Expand subsidies for exchange plans?
The expansion of coverage through government subsidies of private health plans has had only a very modest impact, falling short by leaving tens of millions uninsured, and perpetuating low actuarial value plans that leave many underinsured with subsidies that are dependent on maintaining employment in lower income occupations – obviously a flawed policy concept. Also it leaves in place our very expensive and burdensome administrative complexity that, in total, wastes hundreds of billions of dollars that should be going to health care or toward lowering health care spending. Thus those in the exchange plans should also be folded into a more efficient, comprehensive program that covers all of us.
Continue to rely on employer-sponsored plans?
Over 60 million people leave their employment each year. Employer-sponsored plans are a highly unstable and inequitable method of financing health care.
Reduce eligibility for Medicare to age 60?
Boy does this leave a lot of people out.

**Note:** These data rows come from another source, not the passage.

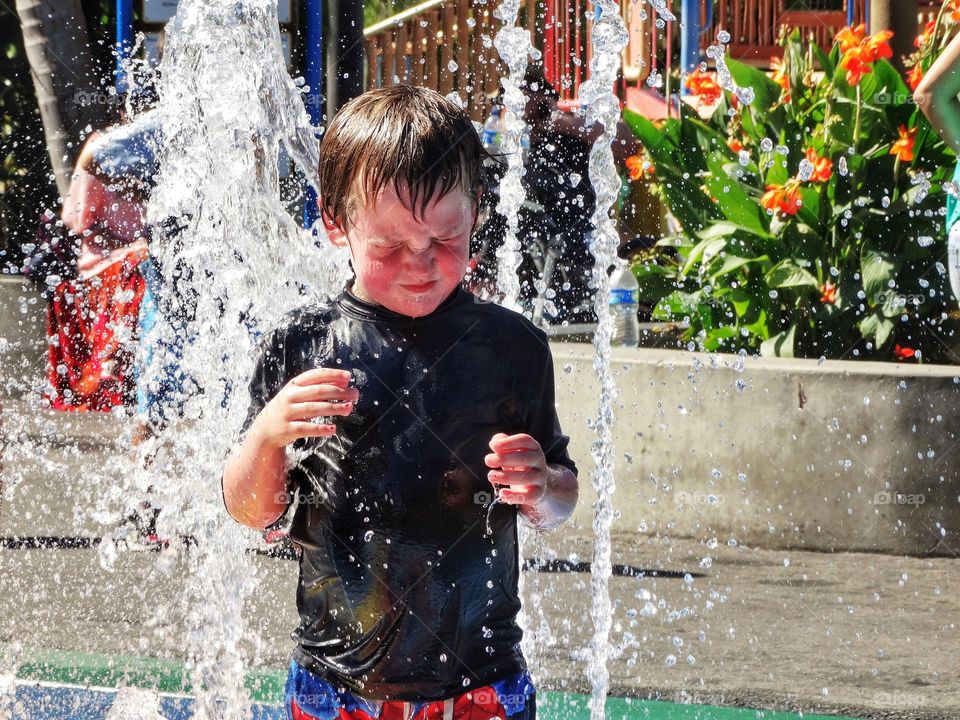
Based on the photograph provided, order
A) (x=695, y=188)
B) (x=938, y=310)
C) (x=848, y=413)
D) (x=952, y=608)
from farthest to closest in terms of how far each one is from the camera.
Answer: (x=695, y=188), (x=938, y=310), (x=848, y=413), (x=952, y=608)

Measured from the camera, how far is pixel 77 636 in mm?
4422

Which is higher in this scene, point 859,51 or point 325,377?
point 859,51

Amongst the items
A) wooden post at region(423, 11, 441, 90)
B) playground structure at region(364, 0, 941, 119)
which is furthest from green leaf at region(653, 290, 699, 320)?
wooden post at region(423, 11, 441, 90)

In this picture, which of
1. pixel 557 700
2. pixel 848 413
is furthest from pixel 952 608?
pixel 557 700

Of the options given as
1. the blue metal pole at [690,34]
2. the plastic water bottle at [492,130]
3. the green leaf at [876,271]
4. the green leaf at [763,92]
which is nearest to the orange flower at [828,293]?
the green leaf at [876,271]

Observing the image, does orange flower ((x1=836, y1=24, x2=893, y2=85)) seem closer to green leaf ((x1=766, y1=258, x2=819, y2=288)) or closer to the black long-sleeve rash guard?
green leaf ((x1=766, y1=258, x2=819, y2=288))

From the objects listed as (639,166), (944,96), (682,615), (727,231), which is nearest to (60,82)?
(639,166)

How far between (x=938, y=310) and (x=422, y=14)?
7854 millimetres

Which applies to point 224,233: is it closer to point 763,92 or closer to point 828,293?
point 828,293

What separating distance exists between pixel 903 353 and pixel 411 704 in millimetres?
4946

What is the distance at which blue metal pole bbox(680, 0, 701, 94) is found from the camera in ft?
39.2

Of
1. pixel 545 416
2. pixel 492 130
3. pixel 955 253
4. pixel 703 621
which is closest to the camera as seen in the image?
pixel 545 416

A few might benefit, but it does very little to correct the deficiencies that are confirmed by today’s report to still exist in spite of a decade under ACA. Even if many of the other measures were enacted (the concept of building on ACA) the profound inefficiencies and inequities in our system would be perpetuated. Medicare itself is still an inadequate program, needing significant improvements that would obviate the need for supplemental coverage such as Medigap or a retirement health benefit.

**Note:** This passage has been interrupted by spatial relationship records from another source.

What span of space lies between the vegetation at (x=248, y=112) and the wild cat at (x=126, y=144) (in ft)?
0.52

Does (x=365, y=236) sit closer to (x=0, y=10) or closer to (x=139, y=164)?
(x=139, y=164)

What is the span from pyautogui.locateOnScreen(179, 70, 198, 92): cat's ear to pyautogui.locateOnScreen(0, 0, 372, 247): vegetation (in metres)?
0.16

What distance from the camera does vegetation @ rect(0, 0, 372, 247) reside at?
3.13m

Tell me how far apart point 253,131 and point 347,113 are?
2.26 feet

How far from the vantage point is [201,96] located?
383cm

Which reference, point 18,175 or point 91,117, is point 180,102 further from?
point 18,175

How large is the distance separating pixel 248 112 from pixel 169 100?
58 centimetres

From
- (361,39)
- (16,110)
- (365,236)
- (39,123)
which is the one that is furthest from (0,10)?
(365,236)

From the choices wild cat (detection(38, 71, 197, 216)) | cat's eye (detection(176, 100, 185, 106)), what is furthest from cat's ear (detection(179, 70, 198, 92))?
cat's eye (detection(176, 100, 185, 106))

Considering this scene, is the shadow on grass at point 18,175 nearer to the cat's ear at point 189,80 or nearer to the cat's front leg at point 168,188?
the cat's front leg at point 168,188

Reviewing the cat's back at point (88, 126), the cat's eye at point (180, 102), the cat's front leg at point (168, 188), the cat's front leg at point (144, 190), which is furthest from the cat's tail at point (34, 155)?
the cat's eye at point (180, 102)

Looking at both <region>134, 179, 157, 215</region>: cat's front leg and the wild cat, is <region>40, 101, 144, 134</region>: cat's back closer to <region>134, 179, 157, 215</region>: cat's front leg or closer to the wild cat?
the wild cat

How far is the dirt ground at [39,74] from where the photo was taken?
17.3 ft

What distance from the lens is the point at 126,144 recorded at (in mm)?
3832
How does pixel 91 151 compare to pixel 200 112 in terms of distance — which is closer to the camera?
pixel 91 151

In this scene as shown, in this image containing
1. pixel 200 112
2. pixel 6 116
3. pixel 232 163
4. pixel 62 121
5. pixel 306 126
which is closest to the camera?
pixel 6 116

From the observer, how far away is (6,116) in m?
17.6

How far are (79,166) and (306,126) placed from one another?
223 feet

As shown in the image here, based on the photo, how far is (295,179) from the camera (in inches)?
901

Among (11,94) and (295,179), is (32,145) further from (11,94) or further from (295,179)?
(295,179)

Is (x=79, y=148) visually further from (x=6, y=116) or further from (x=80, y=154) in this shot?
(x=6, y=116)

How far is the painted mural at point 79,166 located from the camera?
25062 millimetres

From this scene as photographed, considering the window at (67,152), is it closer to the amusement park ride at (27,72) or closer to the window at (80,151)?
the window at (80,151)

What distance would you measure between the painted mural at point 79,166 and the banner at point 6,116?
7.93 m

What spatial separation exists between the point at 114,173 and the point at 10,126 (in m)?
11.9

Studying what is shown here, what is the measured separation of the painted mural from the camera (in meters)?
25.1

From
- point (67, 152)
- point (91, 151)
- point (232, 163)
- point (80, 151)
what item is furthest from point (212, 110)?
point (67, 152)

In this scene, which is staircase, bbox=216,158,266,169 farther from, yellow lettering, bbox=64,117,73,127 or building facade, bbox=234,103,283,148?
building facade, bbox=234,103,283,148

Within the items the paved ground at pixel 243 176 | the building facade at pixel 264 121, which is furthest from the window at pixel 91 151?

Offering Medicare as a public option?
Adding one more option to our highly fragmented, dysfunctional financing system leaves in place the profound deficiencies that cry out for reform. Also, the concept of offering Medicare as an additional option leaves unanswered design features such as which risk pool would cover the option and how would that risk pool be funded? If included in the current Medicare risk pool, would the participants be required to share the higher costs of the aged, disabled, and those with chronic renal disease? Rather than having a separate public option, it would be much more logical to fold everyone into one universal program that is funded equitably.

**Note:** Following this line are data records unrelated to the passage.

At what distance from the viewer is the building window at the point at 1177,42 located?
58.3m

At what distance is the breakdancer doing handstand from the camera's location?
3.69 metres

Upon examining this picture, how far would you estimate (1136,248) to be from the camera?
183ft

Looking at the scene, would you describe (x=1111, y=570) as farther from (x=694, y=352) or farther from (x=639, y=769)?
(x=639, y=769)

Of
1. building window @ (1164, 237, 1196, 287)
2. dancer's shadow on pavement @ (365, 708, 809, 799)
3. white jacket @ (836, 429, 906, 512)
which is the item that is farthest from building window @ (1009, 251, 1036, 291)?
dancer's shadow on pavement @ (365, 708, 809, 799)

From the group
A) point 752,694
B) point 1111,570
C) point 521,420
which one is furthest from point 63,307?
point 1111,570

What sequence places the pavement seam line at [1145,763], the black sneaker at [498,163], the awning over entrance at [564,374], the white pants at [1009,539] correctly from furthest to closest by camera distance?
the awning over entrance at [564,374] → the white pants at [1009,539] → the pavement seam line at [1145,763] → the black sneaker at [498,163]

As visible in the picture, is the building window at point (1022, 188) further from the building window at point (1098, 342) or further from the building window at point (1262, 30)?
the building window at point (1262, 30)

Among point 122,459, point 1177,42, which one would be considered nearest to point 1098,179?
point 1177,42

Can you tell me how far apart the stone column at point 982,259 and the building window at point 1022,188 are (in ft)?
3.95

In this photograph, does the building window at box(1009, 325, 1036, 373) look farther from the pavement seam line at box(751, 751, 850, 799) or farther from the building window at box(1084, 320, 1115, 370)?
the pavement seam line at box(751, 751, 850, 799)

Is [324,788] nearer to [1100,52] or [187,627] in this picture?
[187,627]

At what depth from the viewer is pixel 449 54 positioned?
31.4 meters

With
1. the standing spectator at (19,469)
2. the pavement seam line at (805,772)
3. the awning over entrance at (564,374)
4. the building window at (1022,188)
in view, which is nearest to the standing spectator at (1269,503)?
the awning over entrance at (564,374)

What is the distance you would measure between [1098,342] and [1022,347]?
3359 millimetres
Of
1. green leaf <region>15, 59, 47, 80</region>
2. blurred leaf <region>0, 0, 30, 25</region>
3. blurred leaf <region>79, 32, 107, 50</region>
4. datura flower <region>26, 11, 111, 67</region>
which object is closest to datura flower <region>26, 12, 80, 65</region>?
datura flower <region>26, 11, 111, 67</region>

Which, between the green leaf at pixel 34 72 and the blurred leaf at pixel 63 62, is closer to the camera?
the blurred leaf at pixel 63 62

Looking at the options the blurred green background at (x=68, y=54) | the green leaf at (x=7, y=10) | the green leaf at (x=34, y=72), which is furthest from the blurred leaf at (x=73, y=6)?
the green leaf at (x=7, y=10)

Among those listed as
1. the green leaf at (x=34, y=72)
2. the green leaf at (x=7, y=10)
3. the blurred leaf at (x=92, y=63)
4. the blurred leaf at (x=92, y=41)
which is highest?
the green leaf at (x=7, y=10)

Today’s report on the failure of ACA along with the consideration of bogus replacement plans and grossly inadequate adjustments to ACA really leads to the conclusion that we need to enact and implement a single payer improved version of Medicare for All – a truly universal, comprehensive, efficient, equitable, and affordable plan for everyone.
But Joe Biden says we can’t pay for Medicare for All. Well, he is flat out wrong on that one. Innumerable studies have shown that a well designed single payer system will not cost any more that what we are already spending and would likely cost less. On the other hand, Joe Biden’s proposal leaves in place ACA and the various other programs and builds on them – adding new spending to that which already exists. His proposal costs more than single payer. Yes, Medicare for All shifts more spending to the tax system, but that is more than offset by eliminating private spending of premiums, including employer contributions to their plans, and of out-of-pocket spending for insurance cost-sharing and uncovered services.
This important report should be shared widely since, again, it shows that ACA “has not resolved key health care issues that have sustained US policy debates and fueled health economics scholarship for decades.” With single payer Medicare for All we can finally resolve this issue. It has become an absolute imperative.